Les jeunes enfants, à mon avis, ont besoin d’adultes qui les encadrent et qui acceptent d’avoir peur pour eux, mais une peur maîtrisée qui rend juste vigilant et qui ne les empêche pas de prendre des risques pour relever leurs propres défis. En tant qu’adulte responsable d’enfants, il faut savoir vivre avec cette peur et l’accepter, c’est avec elle que l’on grandit et que l’on aide à grandir.
Une peur intelligente
Cette peur, qui porte tout autant sur la sécurité affective que sur la sécurité physique, doit devenir une peur respectable, pas une peur pour soi-même, mais une peur intelligente qui amène à être vigilant et à offrir un cadre équilibré qui assure la sécurité tout en autorisant (c’est le vrai sens du mot « autorité ») le difficile, l’exigeant et les défis.
Ce cadre est bien entendu un environnement, mais c’est aussi un code de conduites et de comportements qui se traduit dans un discours bienveillant mais ferme. L’adulte expliquera clairement et simplement les exigences. « Ici, tu ne peux pas sauter sur ta chaise ou monter sur la table, la chaise est faite pour s’asseoir, la table pour manger et travailler; là par contre, dans l’espace de jeu, tu peux sauter, te suspendre, glisser à plat ventre, et c’est seulement là que ça se passe. »
Une liberté à encadrer
L’enfant doit intérioriser ce qu’on lui dit de façon à savoir que ce qui est interdit ici peut être autorisé là. Il sait qu’il pourra bouger et jouer comme il veut dans certaines circonstances. Il s’agit pour l’adulte de lui indiquer un cadre d’action où il pourra exprimer sa liberté.
Les règles doivent toujours être expliquées. Et l’adulte doit être prêt à redéfinir ces règles avec l’enfant si elles ne conviennent plus ou ne sont pas adaptées, c’est le sens même de l’intervention démocratique.

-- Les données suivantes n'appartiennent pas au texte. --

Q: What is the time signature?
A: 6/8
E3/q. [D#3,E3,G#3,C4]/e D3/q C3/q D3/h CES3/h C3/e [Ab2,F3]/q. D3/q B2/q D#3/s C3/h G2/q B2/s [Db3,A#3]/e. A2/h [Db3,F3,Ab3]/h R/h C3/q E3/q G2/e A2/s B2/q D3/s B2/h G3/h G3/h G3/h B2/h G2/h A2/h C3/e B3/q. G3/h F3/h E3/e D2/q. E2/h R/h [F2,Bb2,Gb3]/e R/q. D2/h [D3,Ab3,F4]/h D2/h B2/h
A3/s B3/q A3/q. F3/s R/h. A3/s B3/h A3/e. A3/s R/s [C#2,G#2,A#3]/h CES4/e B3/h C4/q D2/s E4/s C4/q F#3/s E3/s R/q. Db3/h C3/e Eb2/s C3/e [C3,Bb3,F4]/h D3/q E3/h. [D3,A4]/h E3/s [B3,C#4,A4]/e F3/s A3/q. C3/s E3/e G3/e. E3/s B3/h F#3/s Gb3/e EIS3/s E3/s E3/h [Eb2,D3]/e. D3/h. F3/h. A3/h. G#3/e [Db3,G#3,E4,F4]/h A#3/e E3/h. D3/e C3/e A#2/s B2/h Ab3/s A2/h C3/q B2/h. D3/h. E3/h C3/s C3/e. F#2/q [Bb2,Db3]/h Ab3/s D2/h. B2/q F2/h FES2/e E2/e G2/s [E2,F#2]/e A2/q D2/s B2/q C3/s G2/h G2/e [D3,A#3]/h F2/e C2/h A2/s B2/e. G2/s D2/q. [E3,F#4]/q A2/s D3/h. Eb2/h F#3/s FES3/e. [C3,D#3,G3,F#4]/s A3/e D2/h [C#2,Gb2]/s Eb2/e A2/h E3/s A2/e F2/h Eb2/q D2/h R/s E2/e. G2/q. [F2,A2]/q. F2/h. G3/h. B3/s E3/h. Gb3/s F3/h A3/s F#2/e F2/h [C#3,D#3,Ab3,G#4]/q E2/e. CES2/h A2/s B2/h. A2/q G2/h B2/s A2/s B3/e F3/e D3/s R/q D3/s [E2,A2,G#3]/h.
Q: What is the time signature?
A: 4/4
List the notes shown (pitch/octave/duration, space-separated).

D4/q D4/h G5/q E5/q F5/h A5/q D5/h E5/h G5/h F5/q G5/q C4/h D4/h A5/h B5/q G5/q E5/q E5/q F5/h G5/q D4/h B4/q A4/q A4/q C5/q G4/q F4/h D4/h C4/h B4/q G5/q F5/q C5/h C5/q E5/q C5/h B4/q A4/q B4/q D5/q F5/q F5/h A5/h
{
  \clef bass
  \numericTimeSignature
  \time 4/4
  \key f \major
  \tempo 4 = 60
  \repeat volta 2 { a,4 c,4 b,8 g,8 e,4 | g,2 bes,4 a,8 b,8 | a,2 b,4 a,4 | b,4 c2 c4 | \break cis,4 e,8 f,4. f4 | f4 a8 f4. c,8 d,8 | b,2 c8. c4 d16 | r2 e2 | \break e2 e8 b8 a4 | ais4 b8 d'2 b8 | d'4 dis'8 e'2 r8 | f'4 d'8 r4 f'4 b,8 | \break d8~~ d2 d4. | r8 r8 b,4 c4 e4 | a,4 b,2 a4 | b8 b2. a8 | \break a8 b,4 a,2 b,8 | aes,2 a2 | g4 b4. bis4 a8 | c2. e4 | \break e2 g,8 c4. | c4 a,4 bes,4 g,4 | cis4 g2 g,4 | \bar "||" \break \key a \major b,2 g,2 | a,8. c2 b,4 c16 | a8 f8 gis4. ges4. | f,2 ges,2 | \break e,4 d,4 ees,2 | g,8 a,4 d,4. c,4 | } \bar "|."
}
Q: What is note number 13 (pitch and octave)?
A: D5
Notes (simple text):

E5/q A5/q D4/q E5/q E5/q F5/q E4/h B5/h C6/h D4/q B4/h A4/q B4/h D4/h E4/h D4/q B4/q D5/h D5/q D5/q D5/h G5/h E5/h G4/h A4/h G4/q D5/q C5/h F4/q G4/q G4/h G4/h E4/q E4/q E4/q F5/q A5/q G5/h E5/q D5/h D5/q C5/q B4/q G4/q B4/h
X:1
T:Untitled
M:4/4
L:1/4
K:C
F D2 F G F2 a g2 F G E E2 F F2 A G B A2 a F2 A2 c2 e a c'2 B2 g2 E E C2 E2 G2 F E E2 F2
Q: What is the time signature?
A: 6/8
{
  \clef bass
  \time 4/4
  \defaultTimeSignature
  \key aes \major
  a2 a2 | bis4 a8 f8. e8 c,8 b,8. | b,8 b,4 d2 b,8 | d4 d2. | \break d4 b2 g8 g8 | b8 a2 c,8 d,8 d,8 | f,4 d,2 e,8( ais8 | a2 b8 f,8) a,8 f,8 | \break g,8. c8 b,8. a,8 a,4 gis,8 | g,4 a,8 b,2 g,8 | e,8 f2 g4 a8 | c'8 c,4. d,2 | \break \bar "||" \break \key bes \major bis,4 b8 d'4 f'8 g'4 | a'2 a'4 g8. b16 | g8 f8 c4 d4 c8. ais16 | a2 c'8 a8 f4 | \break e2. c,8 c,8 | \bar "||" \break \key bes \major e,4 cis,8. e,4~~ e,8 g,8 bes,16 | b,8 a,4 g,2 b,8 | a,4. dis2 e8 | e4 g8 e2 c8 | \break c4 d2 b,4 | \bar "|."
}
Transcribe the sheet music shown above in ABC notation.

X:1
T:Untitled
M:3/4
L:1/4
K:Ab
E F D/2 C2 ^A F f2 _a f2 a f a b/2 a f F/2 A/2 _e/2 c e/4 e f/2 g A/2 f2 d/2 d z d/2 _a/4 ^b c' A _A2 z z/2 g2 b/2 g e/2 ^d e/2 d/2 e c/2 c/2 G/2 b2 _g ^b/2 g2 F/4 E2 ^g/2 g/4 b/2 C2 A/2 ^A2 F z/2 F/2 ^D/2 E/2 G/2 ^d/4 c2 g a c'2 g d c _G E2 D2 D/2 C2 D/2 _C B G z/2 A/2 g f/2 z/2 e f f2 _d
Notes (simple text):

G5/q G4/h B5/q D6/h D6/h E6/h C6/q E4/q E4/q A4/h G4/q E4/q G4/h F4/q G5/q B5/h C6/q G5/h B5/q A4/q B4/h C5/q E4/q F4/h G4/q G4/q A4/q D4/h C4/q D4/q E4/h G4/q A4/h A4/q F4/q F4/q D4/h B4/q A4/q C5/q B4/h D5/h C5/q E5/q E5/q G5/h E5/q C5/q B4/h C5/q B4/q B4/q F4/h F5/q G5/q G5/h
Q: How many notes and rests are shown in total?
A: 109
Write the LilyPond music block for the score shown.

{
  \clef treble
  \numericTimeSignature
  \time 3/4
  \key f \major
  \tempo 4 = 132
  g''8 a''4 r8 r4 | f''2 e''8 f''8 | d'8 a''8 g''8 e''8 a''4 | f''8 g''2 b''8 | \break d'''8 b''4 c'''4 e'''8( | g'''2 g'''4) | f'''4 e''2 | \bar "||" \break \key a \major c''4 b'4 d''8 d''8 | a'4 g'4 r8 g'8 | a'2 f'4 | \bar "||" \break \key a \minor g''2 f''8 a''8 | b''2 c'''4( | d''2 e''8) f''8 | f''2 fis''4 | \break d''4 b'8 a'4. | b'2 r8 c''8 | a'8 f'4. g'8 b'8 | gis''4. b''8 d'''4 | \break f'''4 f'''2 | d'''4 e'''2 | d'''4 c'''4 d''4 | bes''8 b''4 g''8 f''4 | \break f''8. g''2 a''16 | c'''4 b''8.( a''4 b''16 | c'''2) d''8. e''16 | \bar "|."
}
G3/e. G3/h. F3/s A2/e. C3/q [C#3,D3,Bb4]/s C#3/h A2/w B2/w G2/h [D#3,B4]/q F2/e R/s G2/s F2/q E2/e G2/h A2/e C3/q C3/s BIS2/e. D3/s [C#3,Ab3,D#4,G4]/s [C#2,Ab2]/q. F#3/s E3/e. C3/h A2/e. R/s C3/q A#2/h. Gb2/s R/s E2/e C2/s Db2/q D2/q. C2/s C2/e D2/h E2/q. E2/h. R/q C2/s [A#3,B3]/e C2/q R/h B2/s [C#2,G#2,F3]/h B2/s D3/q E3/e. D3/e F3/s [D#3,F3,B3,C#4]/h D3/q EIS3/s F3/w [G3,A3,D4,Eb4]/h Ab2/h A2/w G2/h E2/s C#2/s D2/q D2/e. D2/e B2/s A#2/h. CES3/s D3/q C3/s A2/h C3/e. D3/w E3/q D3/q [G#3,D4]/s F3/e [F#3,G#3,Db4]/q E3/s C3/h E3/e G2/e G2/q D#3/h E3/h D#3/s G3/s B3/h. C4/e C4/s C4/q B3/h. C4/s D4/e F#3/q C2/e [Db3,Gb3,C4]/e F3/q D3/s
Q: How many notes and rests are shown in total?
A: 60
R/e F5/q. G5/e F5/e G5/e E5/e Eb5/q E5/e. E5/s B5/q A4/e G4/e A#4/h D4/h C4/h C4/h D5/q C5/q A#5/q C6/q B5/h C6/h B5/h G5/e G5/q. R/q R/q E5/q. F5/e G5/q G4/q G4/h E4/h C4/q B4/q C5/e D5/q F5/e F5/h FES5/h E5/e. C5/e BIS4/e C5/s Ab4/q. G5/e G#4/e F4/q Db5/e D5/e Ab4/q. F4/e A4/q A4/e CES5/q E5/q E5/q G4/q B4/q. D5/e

Le risque zéro n’existe pas. Les enfants doivent apprendre des risques qu’ils prennent et nous devons les laisser prendre ces risques pour ne pas nuire à leur développement. Si notre peur devient handicapante pour les enfants, si l’angoisse que génère l’insécurité devient trop grande pour les autoriser à agir de leur plein gré, il vaut mieux renoncer à prendre la responsabilité de ces enfants, car elle deviendra un obstacle trop important pour leur épanouissement.